(Excerpt to read)
Governance and legislation are of paramount importance to set disruptively innovative technologies in motion. The management and regulation of storage sites out in the international waters as well as reservoirs and aquifers that straddle national borders need international cooperation to be handled, managed, and harnessed well [64,69].

3. Aim and Goals of this Study

Stockholm Exergi plans to set up a new bio-and-waste-powered incineration plant in Lövsta, to the west of Stockholm, where there is space already allocated for CO₂-storage. The aim of this article is to investigate the possibility of attaining carbon-negativity in the production and distribution of district heating services.

The goal is to gain an understanding of the strengths, weaknesses, opportunities, and threats (SWOT analysis, in other words), of the two options available for diverting CO₂ from the chimneys back to the technosphere/biosphere/lithosphere—CCS and CCU/S—from environmental (climate change more specifically), economic, and technical perspectives. This study will aid Stockholm Exergi in its decision-making (the first author is an employee of said firm).

4. Methodology

Essentially, the methodology is comprised of the following four steps:

• Literature review (already presented in an earlier section);
• Data gathering for the case study;
• Techno-economic analysis (TEA); and
• Partial environmental life-cycle analysis (E-LCA) with a sensitivity analysis.

5. Data Gathering and Calculations

Stockholm Exergi wishes to estimate the CO₂ transport and storage costs for CCS, with the source being Lövsta and the destination as the Johansen formation in the North Sea just off the Norwegian coastline. The cost data and the related parameters (used for the calculations in the equations) are tabulated in

Table 2. Cost data and related parameters for carbon capture and storage (CCS).

Parameter	Value	Notation in Equations
Cargo ship capacity (t)	3500	S
Cost per trip (SEK/trip)	700	SEK/trip
Annually captured CO2 (t/year)	650,000	MCO2
Transport stretch (km)	1504	ds
GHG emissions for the sea transport (kg CO2-equivalents/tkm)	0.0267	Ktkm,s

and were sourced from Stockholm Exergi.

Leakages occurring during the injection of the CO₂ and also from the storage site (over time) were neglected in this analysis. However, this distorts the reality. As the comparison here is between CCS and CCU/S, and the capture and compression are processes that are common to both these techniques, they were not considered in in this analysis. The incineration plant at Lövsta is located close to the port, and hence, the transport stretch from the plant to the port of the compressed CO₂ was neglected. The mode of transport is a small cargo ship (as gathered through personal correspondence with Erik Dahlen, Stockholm Exergi on 16 April 2019), and the distance was estimated by taking recourse to Google Maps.

Equations used for the techno-economic analysis and the climate change effects of the transportation stage in the process chain have been listed hereunder.

[Data listing]
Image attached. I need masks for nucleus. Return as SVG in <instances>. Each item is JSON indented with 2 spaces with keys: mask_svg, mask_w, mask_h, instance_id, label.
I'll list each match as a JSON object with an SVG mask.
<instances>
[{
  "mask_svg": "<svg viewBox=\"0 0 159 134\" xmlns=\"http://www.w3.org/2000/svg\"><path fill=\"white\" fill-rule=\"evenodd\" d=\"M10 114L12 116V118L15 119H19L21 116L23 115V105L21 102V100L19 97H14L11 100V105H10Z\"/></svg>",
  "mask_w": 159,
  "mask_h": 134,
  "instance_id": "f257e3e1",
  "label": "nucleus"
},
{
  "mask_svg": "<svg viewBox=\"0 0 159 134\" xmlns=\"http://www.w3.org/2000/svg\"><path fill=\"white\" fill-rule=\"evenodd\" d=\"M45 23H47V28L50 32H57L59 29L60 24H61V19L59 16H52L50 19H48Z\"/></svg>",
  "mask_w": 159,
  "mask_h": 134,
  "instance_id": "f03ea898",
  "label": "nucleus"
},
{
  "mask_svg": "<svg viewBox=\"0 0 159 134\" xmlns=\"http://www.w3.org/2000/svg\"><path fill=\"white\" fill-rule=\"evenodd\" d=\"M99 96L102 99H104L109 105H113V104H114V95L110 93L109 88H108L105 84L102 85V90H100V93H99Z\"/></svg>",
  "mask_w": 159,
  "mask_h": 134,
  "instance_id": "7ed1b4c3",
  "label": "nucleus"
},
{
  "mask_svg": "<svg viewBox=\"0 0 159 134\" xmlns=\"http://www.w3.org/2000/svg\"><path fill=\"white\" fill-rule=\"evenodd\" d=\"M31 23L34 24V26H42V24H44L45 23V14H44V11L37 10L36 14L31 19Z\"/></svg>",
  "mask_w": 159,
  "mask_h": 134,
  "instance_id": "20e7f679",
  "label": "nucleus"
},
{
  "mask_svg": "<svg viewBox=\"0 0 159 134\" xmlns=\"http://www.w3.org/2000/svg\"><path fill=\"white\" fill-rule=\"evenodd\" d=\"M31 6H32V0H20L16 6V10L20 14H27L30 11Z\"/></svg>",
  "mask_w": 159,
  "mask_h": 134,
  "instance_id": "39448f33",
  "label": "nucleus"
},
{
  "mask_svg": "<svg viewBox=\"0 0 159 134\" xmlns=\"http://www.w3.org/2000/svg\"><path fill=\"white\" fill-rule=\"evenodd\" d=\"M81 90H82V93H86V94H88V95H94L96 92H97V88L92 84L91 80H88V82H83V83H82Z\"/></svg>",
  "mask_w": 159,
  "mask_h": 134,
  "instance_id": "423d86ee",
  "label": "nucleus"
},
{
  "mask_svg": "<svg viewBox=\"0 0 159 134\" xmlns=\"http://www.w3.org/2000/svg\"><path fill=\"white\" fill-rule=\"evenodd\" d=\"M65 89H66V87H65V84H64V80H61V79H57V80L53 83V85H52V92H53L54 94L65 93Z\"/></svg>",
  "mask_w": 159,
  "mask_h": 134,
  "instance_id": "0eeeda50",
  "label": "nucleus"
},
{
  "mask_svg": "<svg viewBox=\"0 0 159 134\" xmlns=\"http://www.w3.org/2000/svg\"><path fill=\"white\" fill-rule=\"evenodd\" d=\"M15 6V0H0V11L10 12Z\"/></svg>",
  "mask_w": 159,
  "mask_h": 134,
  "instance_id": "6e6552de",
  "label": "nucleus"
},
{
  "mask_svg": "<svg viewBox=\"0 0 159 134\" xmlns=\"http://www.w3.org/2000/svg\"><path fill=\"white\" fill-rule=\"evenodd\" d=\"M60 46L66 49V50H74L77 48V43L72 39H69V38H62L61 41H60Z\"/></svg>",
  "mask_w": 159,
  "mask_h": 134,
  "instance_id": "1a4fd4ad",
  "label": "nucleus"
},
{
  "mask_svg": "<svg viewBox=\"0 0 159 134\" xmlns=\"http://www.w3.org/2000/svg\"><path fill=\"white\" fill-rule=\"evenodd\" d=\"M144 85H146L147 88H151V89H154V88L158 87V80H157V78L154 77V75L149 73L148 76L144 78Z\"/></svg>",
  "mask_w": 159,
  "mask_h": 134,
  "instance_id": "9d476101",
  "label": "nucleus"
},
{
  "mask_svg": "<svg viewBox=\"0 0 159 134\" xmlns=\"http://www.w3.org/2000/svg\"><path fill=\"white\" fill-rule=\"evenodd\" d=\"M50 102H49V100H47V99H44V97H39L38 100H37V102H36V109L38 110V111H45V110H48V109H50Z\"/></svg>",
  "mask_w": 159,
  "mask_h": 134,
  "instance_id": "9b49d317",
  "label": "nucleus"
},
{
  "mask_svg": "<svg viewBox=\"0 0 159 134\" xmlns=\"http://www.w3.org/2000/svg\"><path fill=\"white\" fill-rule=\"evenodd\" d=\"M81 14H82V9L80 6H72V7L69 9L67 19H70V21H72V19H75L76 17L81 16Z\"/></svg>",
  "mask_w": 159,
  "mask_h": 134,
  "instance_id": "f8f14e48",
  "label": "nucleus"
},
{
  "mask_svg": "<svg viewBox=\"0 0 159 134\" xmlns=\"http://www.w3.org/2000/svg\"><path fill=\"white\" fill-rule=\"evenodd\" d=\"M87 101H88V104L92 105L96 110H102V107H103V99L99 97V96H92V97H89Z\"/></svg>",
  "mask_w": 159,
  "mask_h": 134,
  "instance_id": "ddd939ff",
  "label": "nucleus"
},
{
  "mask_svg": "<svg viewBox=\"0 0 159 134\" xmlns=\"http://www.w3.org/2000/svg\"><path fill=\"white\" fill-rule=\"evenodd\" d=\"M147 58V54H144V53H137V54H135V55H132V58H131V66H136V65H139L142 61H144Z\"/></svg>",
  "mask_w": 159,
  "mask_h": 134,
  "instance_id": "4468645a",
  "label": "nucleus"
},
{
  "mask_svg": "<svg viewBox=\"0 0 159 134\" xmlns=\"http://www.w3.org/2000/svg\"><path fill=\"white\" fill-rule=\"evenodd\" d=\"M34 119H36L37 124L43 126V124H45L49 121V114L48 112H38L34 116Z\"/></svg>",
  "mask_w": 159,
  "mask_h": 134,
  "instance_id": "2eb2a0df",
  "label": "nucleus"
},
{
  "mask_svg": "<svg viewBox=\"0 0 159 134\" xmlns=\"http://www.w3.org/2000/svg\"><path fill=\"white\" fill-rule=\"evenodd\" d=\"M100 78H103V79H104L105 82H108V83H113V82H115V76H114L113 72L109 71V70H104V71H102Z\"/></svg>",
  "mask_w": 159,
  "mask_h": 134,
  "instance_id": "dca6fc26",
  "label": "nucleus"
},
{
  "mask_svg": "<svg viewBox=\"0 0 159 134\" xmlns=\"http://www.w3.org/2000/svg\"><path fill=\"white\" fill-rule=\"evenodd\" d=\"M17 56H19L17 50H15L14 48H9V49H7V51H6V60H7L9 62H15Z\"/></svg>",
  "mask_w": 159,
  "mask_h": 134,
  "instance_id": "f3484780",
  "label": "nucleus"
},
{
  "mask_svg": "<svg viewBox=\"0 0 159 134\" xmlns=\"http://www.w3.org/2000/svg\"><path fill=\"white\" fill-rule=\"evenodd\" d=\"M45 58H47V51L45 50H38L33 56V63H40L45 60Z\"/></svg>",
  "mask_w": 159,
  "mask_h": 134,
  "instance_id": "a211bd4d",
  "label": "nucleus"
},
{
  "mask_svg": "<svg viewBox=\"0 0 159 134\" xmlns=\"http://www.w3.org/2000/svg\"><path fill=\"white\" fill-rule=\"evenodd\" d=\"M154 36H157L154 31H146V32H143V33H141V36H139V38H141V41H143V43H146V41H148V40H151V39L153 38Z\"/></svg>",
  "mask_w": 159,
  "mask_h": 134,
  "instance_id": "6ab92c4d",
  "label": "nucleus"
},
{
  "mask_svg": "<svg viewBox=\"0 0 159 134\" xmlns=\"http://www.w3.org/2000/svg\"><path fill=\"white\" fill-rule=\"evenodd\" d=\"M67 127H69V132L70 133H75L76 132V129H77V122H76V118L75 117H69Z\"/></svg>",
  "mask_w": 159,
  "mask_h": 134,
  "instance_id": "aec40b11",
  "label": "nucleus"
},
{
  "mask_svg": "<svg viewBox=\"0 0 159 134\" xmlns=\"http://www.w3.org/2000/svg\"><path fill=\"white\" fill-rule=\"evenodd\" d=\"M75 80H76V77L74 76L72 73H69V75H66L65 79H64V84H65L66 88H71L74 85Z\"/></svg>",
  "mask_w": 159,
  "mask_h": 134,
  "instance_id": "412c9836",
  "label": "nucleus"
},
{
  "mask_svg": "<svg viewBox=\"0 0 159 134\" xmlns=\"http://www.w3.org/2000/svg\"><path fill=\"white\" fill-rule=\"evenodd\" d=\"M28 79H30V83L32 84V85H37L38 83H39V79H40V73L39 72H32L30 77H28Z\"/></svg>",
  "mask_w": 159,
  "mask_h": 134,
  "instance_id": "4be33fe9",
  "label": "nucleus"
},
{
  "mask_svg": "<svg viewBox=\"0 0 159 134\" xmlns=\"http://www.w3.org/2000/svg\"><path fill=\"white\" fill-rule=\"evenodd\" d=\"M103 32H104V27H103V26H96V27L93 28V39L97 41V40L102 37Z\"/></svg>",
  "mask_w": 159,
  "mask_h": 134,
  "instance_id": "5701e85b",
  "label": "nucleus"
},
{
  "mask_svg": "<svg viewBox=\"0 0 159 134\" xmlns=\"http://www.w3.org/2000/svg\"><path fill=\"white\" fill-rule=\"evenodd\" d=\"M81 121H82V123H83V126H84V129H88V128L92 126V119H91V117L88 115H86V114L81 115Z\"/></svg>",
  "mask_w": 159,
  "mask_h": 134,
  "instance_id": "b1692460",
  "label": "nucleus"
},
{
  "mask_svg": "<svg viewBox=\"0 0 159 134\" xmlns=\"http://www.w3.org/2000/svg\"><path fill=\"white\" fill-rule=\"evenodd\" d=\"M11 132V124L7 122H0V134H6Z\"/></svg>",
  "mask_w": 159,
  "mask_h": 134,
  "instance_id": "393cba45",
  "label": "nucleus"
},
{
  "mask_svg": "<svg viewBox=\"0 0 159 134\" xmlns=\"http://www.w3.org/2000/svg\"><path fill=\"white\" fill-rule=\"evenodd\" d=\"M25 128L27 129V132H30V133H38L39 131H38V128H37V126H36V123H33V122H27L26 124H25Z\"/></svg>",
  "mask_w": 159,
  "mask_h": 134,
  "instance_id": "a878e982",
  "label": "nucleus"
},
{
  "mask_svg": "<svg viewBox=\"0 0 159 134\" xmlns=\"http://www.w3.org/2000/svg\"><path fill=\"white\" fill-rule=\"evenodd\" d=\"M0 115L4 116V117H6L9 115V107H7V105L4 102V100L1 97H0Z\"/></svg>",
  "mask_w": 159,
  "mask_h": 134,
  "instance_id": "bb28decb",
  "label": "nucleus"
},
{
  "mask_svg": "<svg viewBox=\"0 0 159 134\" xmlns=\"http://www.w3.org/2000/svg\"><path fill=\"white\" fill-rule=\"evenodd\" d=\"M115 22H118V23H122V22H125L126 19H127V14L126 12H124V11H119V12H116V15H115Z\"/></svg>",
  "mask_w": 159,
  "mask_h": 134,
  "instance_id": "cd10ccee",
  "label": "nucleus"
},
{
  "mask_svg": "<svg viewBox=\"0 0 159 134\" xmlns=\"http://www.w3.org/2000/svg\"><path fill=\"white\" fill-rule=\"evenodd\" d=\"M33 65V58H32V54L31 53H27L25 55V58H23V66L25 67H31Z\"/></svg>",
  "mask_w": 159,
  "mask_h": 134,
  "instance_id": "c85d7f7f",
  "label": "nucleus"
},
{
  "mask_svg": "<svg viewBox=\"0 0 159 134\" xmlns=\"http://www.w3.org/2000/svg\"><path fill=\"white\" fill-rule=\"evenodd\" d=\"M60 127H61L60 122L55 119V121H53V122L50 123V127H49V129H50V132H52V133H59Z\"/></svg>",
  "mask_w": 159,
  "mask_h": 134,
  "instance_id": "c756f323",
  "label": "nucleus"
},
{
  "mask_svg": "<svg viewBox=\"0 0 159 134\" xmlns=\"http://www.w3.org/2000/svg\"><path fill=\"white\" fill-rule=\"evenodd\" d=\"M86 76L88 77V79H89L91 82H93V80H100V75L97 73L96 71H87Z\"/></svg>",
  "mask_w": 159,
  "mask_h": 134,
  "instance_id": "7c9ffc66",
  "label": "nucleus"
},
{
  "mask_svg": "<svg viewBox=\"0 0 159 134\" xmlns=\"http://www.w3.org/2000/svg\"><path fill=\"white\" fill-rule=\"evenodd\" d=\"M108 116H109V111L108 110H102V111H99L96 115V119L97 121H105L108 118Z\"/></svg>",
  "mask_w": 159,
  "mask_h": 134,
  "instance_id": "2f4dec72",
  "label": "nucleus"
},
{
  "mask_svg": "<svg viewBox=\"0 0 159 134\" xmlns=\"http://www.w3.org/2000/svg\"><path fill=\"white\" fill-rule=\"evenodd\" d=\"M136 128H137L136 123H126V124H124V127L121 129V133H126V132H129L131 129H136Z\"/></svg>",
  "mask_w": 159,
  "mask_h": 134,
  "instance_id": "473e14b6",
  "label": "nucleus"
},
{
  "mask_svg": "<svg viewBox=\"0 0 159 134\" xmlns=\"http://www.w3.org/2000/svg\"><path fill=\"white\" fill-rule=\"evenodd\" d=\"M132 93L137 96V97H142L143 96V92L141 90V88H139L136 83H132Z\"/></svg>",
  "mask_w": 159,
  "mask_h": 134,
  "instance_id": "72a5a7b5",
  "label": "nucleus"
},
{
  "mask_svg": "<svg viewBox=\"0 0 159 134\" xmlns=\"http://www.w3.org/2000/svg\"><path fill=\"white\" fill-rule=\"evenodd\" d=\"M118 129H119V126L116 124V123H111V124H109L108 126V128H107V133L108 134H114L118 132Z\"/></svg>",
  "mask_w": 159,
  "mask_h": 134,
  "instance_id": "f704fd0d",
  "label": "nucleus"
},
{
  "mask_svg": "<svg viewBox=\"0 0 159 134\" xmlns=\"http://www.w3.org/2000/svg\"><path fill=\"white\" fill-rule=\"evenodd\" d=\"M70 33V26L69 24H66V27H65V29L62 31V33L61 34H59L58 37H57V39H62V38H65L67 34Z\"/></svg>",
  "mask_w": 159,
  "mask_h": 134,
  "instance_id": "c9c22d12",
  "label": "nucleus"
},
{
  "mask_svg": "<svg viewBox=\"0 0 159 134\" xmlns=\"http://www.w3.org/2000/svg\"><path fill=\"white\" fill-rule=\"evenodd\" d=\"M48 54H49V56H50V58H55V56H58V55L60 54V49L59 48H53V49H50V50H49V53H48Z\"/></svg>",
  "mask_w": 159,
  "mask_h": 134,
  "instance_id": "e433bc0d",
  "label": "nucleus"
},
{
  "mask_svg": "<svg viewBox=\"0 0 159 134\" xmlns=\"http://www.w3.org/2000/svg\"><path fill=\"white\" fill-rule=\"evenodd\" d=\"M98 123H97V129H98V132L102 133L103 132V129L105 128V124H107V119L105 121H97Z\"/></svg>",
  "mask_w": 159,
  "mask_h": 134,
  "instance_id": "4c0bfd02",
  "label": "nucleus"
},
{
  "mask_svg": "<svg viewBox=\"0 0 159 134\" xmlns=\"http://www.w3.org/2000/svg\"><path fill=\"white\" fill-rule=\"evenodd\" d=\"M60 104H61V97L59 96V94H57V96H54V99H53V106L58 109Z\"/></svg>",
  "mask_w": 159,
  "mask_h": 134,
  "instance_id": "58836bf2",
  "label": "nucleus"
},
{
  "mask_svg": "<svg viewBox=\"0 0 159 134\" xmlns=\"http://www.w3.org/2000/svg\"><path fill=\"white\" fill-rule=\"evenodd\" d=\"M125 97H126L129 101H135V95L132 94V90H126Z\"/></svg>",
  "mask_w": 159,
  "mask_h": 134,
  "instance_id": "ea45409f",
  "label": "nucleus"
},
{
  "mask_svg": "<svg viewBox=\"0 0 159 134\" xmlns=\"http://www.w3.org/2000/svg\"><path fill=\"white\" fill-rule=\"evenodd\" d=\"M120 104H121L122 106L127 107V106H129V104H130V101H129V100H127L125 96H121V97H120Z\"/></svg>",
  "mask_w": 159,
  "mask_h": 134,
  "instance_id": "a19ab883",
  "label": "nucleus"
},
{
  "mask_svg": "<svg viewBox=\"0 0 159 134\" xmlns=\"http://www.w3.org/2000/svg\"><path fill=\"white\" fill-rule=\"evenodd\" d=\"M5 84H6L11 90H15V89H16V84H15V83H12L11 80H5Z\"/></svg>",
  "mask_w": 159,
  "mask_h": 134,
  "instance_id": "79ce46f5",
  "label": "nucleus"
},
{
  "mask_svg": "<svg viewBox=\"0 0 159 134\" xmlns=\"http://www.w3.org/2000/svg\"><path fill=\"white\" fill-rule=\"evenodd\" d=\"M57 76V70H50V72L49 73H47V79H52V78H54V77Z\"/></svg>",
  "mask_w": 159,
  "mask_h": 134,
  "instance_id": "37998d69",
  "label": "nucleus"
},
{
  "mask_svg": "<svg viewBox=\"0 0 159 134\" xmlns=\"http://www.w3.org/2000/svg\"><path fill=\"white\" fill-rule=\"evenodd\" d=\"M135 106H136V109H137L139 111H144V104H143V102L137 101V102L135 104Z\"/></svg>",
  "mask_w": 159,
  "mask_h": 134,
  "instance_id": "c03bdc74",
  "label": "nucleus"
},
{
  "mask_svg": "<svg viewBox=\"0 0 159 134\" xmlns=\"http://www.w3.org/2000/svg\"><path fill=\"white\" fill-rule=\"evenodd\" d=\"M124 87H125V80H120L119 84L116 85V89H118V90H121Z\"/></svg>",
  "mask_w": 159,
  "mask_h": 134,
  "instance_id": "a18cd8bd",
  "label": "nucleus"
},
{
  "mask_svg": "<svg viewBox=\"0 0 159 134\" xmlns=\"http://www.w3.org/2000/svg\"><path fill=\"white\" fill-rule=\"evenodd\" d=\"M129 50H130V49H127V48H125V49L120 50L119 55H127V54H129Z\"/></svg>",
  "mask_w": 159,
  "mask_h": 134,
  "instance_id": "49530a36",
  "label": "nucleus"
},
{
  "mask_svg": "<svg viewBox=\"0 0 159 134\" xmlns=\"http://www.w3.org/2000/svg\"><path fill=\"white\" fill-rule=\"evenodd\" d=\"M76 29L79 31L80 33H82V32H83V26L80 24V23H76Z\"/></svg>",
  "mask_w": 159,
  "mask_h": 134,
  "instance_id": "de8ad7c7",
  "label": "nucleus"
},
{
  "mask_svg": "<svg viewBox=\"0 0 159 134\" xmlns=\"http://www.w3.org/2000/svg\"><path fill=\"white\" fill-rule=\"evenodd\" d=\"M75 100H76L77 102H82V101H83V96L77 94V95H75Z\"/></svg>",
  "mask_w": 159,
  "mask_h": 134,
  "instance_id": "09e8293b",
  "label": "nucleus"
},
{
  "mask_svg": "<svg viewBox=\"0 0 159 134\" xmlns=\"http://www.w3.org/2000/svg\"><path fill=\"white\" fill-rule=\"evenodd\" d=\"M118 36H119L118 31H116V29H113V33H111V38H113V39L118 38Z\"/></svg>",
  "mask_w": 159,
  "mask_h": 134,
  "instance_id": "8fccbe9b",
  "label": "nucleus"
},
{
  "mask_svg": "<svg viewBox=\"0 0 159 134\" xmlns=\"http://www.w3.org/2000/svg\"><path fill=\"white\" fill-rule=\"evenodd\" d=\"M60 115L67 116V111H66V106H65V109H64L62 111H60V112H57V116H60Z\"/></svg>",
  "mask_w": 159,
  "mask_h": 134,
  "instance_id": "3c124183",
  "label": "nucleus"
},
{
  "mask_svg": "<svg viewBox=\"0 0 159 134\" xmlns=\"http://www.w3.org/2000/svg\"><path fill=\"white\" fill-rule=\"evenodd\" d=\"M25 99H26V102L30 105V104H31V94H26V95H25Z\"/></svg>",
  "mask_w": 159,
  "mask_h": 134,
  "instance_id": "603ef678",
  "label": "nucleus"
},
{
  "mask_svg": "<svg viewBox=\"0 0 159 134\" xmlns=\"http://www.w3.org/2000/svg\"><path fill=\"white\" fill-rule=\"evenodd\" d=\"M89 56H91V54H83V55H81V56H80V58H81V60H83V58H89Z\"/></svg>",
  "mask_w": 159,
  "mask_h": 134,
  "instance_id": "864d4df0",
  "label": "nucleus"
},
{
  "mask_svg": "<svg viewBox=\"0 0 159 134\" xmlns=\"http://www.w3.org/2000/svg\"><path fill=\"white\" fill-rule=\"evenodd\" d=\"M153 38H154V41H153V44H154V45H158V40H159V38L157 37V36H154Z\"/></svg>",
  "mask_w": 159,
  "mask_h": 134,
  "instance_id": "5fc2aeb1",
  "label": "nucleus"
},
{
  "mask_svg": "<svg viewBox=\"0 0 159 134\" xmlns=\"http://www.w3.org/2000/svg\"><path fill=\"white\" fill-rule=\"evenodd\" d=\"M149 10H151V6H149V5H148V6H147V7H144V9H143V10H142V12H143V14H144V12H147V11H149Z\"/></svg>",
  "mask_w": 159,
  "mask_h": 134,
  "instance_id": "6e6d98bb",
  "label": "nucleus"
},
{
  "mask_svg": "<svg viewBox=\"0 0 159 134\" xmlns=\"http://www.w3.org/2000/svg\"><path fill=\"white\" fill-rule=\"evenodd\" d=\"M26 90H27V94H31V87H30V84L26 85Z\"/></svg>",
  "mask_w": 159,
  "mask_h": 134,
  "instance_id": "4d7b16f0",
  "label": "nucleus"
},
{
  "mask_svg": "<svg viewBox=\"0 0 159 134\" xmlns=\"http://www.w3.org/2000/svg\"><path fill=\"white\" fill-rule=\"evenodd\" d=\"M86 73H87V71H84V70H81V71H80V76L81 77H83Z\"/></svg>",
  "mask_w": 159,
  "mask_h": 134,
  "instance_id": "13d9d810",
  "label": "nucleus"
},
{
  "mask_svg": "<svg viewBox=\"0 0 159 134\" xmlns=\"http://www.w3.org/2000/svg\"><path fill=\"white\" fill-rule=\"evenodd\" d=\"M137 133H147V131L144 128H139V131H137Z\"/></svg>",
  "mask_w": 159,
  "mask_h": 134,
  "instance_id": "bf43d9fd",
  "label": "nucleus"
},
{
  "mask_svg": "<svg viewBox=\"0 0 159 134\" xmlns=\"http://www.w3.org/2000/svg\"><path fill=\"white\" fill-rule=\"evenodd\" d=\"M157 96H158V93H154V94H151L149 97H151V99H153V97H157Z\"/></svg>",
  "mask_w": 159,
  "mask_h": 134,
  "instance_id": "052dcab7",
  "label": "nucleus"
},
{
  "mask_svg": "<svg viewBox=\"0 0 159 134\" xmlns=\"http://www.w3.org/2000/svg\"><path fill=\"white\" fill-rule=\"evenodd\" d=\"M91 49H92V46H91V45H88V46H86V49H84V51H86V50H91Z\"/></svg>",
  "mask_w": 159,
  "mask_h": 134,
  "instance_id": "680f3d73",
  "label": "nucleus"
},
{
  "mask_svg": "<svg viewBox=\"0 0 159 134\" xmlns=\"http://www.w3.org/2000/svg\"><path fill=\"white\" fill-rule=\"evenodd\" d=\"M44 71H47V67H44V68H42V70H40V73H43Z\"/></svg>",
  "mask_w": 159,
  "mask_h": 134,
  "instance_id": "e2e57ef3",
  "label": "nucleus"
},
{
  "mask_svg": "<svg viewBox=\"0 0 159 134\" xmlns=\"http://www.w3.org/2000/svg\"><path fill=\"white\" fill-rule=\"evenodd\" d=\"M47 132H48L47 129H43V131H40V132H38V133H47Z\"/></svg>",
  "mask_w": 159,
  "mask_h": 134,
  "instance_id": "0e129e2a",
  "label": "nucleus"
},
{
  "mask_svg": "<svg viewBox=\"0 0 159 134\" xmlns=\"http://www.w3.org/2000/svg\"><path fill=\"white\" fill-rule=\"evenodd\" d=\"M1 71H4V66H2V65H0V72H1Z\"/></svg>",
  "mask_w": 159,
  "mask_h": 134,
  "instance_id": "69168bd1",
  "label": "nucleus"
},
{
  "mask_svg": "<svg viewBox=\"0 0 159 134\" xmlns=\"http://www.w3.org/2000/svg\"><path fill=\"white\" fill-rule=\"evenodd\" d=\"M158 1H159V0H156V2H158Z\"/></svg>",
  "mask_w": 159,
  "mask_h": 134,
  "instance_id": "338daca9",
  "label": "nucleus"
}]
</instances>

(Required work)
**1.** Reproduce the section of the carbon capture study that begins with the words "3. Aim and Goals" and ends with "district heating services.", swapping "incineration plant" for "combustion plant".
**2.** Name every step of the methodology described in the carbon capture study.

(Task solutions)
**1.**
3. Aim and Goals of this Study

Stockholm Exergi plans to set up a new bio-and-waste-powered combustion plant in Lövsta, to the west of Stockholm, where there is space already allocated for CO₂-storage. The aim of this article is to investigate the possibility of attaining carbon-negativity in the production and distribution of district heating services.

**2.**
- Literature review
- Data gathering for the case study
- Techno-economic analysis (TEA)
- Partial environmental life-cycle analysis (E-LCA) with a sensitivity analysis